Compassion literally means “suffer with” (from its Latin origin). It implies empathy, the ability to share in the feelings of someone else as if they were one’s own. This is the art of standing in someone else’s shoes, imaginatively experiencing their point of view.
It has been suggested that a brilliant way to achieve reconciliation in resolving conflict is to have each opposing party argue for the other’s point of view as passionately as if it were his/her own. What a wonderful way that might be of encouraging compassion!
Compassion can also be called sympathy, and technically means the same – yet sympathy has overtones of mere feeling – crying on each other’s shoulders – whereas compassion implies either taking action to help or exercising restraint in a situation where one has power over another.
In this section of the book, we also have a study on “mercy”. Notice the word is used interchangeably with “compassion” in the parable of the Good Samaritan. How would you differentiate compassion from mercy – or are they really the same?
Who have you met or read about, whose life exemplifies Christian compassion?
What is the place for compassion in your life at the moment?
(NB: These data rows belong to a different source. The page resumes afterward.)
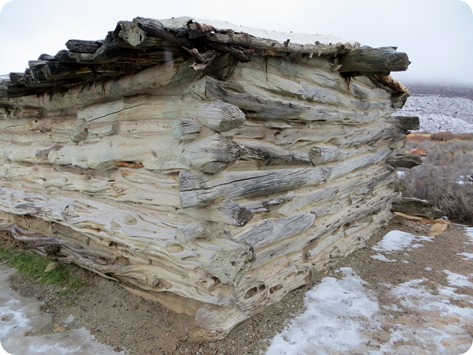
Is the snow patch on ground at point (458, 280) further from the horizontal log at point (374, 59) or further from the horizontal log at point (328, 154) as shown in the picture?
the horizontal log at point (374, 59)

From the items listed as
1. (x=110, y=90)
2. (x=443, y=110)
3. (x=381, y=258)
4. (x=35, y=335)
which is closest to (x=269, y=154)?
(x=110, y=90)

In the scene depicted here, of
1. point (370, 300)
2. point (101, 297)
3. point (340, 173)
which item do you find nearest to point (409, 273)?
point (370, 300)

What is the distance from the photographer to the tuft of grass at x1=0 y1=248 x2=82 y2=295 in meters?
4.33

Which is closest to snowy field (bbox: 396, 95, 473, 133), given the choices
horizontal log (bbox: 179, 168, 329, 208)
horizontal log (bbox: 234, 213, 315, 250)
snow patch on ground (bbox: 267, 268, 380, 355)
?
snow patch on ground (bbox: 267, 268, 380, 355)

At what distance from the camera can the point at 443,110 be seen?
19172mm

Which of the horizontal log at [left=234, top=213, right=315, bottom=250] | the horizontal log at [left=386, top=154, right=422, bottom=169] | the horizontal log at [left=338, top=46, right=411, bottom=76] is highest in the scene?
the horizontal log at [left=338, top=46, right=411, bottom=76]

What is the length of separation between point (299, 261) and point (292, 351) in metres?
1.19

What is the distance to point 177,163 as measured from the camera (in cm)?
302

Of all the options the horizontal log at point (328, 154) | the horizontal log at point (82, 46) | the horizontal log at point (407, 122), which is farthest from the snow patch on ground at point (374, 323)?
the horizontal log at point (407, 122)

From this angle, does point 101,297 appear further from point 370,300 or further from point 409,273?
point 409,273

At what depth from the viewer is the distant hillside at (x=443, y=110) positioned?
17.9 m

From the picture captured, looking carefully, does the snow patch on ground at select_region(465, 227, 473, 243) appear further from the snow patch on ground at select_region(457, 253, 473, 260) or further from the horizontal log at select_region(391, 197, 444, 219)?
the snow patch on ground at select_region(457, 253, 473, 260)

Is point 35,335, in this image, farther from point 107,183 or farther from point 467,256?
point 467,256

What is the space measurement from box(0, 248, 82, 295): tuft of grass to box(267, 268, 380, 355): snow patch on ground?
8.83 ft
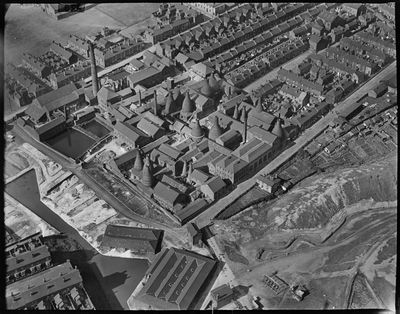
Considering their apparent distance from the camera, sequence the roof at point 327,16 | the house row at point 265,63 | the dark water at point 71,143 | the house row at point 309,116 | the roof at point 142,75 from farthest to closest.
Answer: the roof at point 327,16 < the house row at point 265,63 < the roof at point 142,75 < the house row at point 309,116 < the dark water at point 71,143

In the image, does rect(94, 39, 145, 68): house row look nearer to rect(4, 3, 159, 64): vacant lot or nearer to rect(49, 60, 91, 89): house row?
rect(49, 60, 91, 89): house row

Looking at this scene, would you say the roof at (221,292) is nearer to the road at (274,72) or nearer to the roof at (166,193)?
the roof at (166,193)

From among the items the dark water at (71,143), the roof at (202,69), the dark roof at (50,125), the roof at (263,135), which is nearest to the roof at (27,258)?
the dark water at (71,143)

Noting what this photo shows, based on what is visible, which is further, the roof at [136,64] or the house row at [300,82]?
the roof at [136,64]

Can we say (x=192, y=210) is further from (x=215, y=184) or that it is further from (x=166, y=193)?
(x=215, y=184)

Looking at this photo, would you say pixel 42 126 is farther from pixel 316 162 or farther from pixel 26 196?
pixel 316 162

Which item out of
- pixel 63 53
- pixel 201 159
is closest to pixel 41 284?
pixel 201 159
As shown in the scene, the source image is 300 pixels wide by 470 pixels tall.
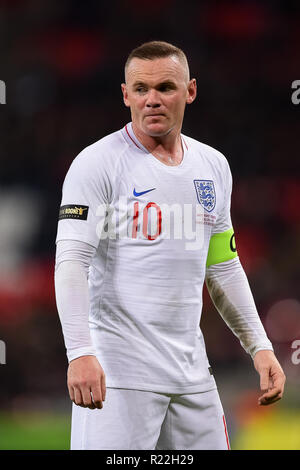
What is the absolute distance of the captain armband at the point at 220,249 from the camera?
8.07ft

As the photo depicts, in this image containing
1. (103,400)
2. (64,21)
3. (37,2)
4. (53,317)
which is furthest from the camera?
(64,21)

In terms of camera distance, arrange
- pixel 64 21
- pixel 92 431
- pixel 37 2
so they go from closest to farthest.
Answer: pixel 92 431 < pixel 37 2 < pixel 64 21

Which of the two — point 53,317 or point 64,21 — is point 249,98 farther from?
point 53,317

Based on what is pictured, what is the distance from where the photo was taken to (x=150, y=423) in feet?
7.00

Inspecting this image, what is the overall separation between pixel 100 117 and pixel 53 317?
1774 mm

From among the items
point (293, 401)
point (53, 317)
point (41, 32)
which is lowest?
point (293, 401)

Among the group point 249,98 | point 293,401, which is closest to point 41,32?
point 249,98

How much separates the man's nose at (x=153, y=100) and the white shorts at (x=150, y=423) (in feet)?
2.87

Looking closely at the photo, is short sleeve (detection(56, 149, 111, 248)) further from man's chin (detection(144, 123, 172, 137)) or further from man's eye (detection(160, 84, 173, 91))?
man's eye (detection(160, 84, 173, 91))

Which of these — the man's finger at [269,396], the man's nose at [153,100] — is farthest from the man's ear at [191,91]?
the man's finger at [269,396]

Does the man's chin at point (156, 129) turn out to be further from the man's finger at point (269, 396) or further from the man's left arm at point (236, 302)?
the man's finger at point (269, 396)

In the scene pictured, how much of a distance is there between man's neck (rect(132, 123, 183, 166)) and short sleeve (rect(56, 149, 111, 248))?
0.68 feet

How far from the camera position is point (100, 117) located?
6.05 m

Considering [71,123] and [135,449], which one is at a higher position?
[71,123]
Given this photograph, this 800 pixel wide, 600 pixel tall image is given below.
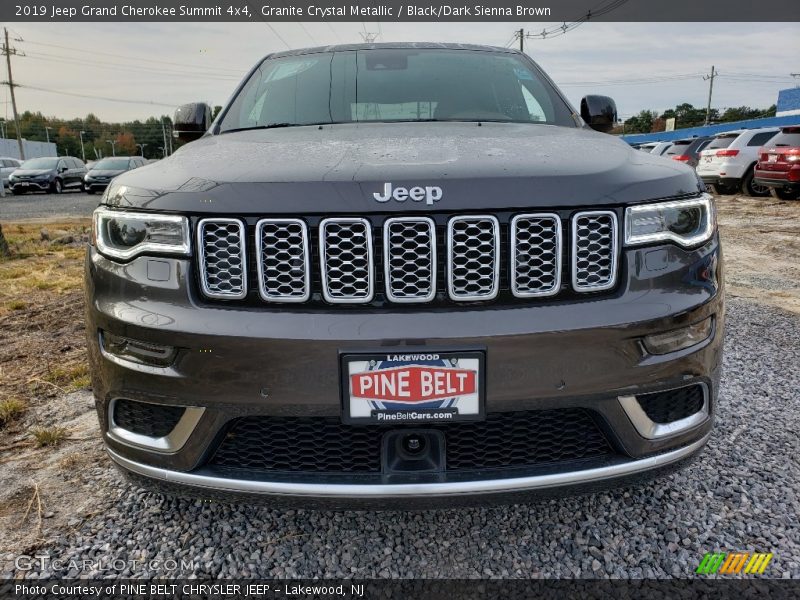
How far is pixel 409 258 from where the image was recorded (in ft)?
5.25

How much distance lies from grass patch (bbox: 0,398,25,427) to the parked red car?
13.6 m

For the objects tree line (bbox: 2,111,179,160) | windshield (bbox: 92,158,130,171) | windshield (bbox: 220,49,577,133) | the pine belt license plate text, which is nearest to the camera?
the pine belt license plate text

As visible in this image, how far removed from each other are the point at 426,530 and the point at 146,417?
0.97m

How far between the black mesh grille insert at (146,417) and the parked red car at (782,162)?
13.6m

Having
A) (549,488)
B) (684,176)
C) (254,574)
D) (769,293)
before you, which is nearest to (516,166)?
(684,176)

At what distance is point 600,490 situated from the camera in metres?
1.66

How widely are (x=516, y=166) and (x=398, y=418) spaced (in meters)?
0.76

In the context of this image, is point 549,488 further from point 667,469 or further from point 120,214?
point 120,214

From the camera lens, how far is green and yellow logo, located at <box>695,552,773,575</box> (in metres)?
1.81

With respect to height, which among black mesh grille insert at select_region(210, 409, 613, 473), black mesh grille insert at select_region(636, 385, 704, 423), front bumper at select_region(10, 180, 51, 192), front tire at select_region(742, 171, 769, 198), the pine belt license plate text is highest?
the pine belt license plate text

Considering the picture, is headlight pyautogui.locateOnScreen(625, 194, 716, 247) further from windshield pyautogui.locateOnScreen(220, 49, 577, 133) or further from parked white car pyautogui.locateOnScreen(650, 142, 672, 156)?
parked white car pyautogui.locateOnScreen(650, 142, 672, 156)

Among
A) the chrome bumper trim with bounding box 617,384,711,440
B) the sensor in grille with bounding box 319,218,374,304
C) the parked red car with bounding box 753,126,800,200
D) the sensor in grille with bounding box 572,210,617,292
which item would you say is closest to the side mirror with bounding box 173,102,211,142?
the sensor in grille with bounding box 319,218,374,304

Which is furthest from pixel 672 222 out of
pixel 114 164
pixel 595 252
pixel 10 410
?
pixel 114 164

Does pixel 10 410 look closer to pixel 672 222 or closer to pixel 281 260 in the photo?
pixel 281 260
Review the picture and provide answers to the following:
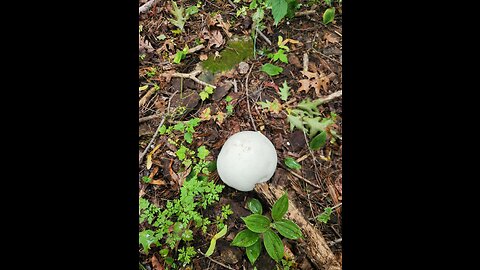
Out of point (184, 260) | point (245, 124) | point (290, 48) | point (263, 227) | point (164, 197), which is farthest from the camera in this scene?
point (290, 48)

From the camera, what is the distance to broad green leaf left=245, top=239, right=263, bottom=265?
2945 millimetres

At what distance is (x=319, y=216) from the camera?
10.7 ft

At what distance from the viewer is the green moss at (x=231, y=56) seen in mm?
4051

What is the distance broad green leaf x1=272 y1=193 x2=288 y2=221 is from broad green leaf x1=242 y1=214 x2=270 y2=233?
11 centimetres

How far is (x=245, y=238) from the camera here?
2949mm

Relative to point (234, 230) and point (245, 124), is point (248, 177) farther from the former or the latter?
point (245, 124)

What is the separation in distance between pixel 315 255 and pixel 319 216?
0.41 metres

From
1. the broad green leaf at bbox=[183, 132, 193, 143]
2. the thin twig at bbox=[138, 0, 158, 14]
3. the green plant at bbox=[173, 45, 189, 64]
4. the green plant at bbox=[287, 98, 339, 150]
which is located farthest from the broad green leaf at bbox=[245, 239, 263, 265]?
the thin twig at bbox=[138, 0, 158, 14]

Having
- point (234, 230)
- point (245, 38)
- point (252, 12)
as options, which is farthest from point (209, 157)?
point (252, 12)

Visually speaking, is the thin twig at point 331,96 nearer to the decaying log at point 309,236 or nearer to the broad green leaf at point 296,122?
the broad green leaf at point 296,122

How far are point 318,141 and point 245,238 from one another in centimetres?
119

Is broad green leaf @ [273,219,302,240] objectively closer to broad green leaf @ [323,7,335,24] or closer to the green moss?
the green moss

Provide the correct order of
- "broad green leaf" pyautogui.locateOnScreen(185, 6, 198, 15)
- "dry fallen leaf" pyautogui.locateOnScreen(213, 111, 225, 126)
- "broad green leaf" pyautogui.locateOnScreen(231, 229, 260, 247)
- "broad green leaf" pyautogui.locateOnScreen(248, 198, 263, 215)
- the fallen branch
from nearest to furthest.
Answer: "broad green leaf" pyautogui.locateOnScreen(231, 229, 260, 247), "broad green leaf" pyautogui.locateOnScreen(248, 198, 263, 215), "dry fallen leaf" pyautogui.locateOnScreen(213, 111, 225, 126), the fallen branch, "broad green leaf" pyautogui.locateOnScreen(185, 6, 198, 15)

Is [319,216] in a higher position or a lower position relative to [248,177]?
lower
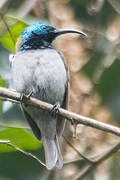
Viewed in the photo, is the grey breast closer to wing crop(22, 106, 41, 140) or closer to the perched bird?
the perched bird

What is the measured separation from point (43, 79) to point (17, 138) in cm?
87

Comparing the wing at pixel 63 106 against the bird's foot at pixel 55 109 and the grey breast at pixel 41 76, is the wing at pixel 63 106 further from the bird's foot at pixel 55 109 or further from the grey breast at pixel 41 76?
the bird's foot at pixel 55 109

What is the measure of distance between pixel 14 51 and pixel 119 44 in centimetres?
157

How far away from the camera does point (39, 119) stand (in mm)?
6641

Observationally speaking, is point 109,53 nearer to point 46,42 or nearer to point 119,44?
point 119,44

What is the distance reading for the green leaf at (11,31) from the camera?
6552 millimetres

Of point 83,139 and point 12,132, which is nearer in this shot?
point 12,132

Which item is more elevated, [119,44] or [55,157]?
[119,44]

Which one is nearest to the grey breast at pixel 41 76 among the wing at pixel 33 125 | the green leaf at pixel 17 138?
the wing at pixel 33 125

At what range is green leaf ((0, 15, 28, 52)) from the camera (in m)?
6.55

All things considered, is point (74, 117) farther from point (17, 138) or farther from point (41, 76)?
point (41, 76)

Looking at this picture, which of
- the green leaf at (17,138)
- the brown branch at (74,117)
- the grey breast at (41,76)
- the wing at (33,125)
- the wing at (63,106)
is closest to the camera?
the brown branch at (74,117)

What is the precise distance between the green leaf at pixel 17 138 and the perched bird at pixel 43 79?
18.1 inches

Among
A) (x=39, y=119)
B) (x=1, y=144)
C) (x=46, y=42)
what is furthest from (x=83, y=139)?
(x=1, y=144)
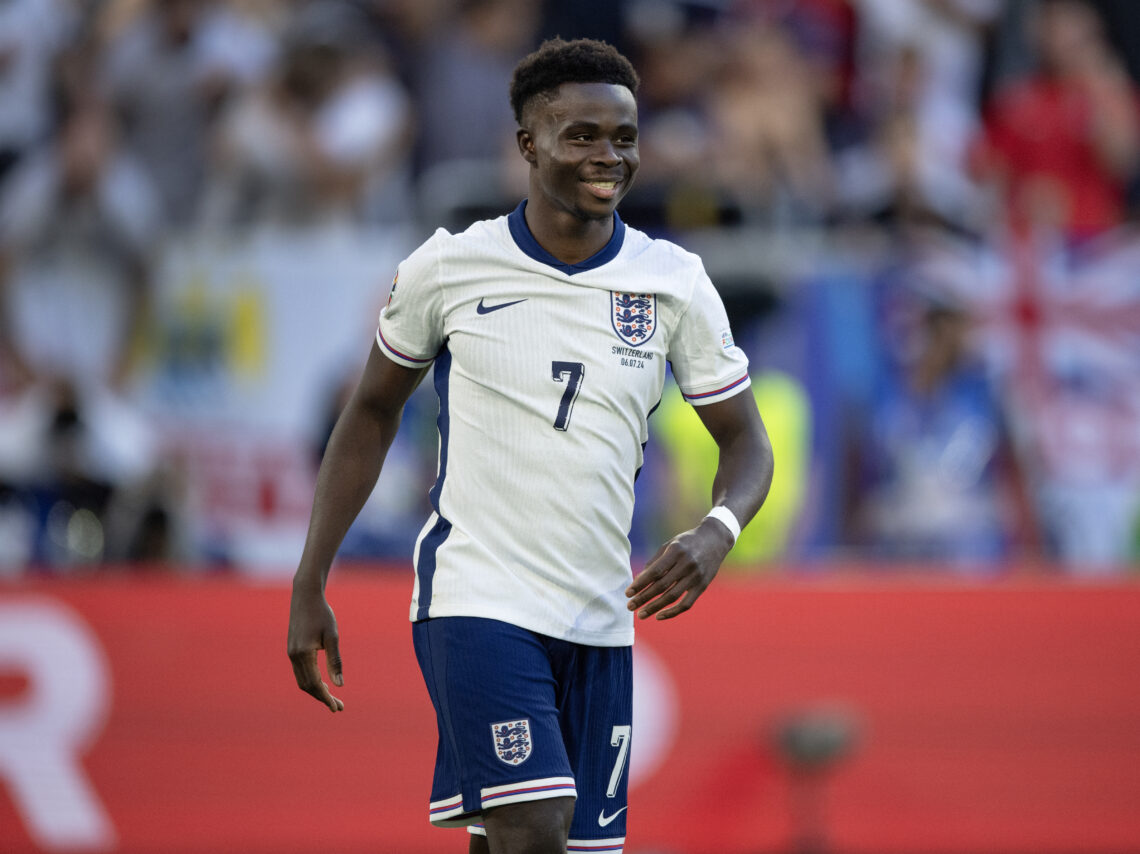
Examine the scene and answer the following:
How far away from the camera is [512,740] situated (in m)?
3.51

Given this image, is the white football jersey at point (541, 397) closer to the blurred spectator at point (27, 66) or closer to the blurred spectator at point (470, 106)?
the blurred spectator at point (470, 106)

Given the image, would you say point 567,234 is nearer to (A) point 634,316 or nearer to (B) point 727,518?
(A) point 634,316

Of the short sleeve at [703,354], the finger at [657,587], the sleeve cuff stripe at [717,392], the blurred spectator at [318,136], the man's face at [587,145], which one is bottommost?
the finger at [657,587]

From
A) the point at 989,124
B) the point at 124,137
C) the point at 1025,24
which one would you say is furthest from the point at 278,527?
the point at 1025,24

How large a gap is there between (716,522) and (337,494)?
0.95m

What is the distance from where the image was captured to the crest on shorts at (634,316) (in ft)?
12.2

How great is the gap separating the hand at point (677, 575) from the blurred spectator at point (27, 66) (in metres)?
7.08

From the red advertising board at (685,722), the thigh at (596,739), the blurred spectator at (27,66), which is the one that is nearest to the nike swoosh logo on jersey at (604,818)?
the thigh at (596,739)

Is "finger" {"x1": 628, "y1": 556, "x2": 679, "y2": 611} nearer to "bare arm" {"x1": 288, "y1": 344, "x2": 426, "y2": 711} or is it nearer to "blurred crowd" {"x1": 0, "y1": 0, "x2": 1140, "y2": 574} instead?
"bare arm" {"x1": 288, "y1": 344, "x2": 426, "y2": 711}

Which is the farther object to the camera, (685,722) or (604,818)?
(685,722)

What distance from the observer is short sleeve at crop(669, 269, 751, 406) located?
12.4 feet

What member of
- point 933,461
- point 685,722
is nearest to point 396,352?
point 685,722

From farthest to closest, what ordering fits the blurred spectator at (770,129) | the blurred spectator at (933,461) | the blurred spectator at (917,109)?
the blurred spectator at (917,109)
the blurred spectator at (770,129)
the blurred spectator at (933,461)

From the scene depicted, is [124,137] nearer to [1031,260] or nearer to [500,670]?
[1031,260]
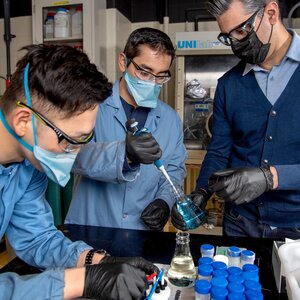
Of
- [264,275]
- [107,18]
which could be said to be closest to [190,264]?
[264,275]

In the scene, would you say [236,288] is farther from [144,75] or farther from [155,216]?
[144,75]

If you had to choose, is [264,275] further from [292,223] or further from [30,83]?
[30,83]

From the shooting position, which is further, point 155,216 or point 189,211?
point 155,216

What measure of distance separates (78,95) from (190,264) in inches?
22.6

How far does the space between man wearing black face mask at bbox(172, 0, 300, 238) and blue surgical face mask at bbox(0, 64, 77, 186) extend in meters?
0.46

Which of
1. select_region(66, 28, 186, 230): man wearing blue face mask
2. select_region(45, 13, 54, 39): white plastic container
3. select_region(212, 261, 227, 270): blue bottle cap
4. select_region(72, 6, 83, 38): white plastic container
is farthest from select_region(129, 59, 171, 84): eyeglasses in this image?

Where does your heart cry out for it? Where are you needing to exercise it?
O God of righteousness, justice, and power, we thank you humbly for the compassion you have shown to us. You have stayed your hand when we chose greed and violence; you waited for us to learn better when we chose destruction and indifference. When we were lost in sin, you came to us yourself in Jesus, to teach us, heal us, and show us the way to heaven. Compassionate God, may we be transformed by the renewing of our minds into the likeness of your compassion, until we come to reflect the beauty of Jesus in the time and place in which we live. For we ask it in his holy name; Amen.